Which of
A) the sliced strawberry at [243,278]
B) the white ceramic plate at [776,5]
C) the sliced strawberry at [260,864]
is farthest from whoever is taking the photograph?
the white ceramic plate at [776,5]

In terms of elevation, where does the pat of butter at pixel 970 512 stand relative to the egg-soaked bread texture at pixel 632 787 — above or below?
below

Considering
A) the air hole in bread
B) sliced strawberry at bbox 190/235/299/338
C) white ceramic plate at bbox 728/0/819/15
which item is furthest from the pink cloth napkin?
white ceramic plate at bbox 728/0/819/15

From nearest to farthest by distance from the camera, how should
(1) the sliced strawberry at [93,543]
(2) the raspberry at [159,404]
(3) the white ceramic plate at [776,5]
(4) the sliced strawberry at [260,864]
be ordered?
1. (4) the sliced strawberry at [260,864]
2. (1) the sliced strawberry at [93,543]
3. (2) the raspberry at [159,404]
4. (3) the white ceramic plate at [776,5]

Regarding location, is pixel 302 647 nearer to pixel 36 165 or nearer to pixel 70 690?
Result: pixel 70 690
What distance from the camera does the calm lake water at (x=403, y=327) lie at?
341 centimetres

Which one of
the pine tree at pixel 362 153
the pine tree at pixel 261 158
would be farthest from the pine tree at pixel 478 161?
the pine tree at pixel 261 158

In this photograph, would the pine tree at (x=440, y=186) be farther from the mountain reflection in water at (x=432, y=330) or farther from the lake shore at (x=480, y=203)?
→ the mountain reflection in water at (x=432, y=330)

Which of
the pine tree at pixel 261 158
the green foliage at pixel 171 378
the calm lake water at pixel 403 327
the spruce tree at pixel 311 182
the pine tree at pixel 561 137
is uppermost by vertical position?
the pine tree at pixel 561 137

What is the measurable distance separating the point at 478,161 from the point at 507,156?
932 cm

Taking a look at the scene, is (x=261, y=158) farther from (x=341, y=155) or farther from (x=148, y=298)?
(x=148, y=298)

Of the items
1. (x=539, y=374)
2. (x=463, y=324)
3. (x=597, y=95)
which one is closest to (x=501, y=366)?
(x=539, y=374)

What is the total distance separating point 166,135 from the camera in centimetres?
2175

◆ Exercise objective: Please rewrite the part of the records that opens with the line containing "What is the total" and runs through the end of the records, keeping every line in full but offsetting each distance in the answers by adding 9.

◆ Written solution:
What is the total distance separating point 166,135 from the camera in centimetres?
2184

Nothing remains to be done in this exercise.